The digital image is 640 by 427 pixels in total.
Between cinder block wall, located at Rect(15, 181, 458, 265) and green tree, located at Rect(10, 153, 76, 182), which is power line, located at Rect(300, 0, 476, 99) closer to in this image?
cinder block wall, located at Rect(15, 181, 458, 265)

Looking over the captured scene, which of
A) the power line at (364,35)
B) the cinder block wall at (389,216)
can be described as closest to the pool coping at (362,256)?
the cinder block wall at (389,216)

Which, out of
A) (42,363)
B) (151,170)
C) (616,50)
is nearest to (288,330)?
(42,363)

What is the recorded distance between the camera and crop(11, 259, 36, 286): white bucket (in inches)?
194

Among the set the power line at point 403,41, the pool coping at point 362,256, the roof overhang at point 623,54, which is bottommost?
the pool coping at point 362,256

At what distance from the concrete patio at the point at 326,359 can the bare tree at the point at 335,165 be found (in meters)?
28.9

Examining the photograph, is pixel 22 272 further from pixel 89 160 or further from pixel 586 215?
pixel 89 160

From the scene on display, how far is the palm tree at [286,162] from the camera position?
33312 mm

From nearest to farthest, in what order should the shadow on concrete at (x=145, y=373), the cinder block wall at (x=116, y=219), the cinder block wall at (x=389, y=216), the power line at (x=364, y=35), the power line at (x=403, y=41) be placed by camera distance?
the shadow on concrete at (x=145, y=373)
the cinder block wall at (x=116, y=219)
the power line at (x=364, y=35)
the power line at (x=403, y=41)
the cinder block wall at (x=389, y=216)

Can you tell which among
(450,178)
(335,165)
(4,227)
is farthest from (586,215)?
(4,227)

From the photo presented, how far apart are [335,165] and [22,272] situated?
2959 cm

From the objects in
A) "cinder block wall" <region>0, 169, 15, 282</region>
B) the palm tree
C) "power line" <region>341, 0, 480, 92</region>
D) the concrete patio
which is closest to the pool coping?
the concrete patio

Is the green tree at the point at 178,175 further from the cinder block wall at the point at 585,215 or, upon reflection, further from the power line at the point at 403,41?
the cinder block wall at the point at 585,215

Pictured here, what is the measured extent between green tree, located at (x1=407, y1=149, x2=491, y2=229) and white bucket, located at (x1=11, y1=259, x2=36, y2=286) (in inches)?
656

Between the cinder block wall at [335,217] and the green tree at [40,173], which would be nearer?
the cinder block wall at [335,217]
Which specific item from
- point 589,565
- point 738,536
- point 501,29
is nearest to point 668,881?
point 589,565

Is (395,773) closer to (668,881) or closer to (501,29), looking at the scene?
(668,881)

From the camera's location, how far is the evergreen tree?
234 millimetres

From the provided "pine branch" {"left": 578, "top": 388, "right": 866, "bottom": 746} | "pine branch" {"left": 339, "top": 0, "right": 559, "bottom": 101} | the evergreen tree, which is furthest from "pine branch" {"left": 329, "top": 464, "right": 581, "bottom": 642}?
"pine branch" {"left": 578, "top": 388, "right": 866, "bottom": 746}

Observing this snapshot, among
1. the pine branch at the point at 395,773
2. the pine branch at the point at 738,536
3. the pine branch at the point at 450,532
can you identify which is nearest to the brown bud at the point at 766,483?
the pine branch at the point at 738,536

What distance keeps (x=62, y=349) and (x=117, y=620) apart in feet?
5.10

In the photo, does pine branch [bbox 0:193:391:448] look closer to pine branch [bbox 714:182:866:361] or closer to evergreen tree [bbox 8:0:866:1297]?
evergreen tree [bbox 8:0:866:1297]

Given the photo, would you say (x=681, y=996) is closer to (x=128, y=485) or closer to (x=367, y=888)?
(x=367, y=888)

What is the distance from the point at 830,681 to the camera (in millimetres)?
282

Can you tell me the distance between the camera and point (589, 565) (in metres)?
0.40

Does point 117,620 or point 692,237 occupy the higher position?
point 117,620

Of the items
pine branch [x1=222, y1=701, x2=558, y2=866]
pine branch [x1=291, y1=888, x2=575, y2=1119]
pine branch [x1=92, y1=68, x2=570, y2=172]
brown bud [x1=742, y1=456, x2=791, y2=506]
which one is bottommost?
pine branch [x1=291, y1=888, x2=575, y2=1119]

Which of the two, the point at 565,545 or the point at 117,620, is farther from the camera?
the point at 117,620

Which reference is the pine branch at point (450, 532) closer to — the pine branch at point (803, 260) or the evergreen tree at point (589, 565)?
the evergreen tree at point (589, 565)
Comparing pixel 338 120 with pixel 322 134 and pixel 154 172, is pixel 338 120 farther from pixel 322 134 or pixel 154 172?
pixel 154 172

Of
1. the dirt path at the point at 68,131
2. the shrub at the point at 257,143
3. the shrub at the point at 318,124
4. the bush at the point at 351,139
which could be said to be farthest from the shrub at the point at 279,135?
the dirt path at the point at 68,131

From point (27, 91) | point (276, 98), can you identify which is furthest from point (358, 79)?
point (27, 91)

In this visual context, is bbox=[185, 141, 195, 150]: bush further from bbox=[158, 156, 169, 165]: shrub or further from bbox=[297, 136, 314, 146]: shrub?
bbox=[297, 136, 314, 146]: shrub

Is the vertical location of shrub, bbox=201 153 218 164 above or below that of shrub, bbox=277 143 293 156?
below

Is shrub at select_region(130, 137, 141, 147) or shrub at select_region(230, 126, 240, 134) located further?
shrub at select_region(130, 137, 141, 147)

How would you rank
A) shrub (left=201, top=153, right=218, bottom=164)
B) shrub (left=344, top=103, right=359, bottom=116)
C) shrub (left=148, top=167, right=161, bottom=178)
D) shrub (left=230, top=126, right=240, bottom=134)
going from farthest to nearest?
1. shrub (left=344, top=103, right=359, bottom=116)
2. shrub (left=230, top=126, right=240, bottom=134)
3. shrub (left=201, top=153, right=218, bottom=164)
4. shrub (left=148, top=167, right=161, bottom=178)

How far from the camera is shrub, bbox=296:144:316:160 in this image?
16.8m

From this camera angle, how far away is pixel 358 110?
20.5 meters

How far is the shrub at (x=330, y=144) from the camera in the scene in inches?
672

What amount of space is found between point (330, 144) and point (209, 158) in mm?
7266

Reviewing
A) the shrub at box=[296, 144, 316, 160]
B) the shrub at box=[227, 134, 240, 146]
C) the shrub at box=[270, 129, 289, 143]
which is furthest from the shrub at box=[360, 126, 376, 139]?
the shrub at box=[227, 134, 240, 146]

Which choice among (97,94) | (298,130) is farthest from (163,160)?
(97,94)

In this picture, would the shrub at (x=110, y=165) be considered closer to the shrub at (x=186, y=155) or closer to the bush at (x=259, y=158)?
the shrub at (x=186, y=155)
——
# INSTRUCTIONS TO FOLLOW
Could you reproduce the listing above word for word, beginning at the line that contains "How would you rank" and continuing through the final line of the listing?

# TASK SOLUTION
How would you rank
A) shrub (left=201, top=153, right=218, bottom=164)
B) shrub (left=344, top=103, right=359, bottom=116)
C) shrub (left=148, top=167, right=161, bottom=178)
D) shrub (left=230, top=126, right=240, bottom=134)
going from farthest to nearest?
1. shrub (left=344, top=103, right=359, bottom=116)
2. shrub (left=230, top=126, right=240, bottom=134)
3. shrub (left=201, top=153, right=218, bottom=164)
4. shrub (left=148, top=167, right=161, bottom=178)

How far from the camera is shrub, bbox=296:144:316:160 in this image?
16.8m

From this camera angle, how far away is pixel 358 110?
20.5 meters

How far is the shrub at (x=330, y=144) from the camera in the scene in inches?
672

What amount of space is found between point (330, 144) and point (209, 158) in mm?
7266

Reviewing
A) the shrub at box=[296, 144, 316, 160]
B) the shrub at box=[227, 134, 240, 146]
C) the shrub at box=[270, 129, 289, 143]
which is furthest from the shrub at box=[360, 126, 376, 139]?
the shrub at box=[227, 134, 240, 146]

Which choice among (97,94) | (298,130) is farthest from (163,160)?
(97,94)

In this picture, would the shrub at (x=110, y=165) be considered closer to the shrub at (x=186, y=155) or closer to the bush at (x=259, y=158)?
the shrub at (x=186, y=155)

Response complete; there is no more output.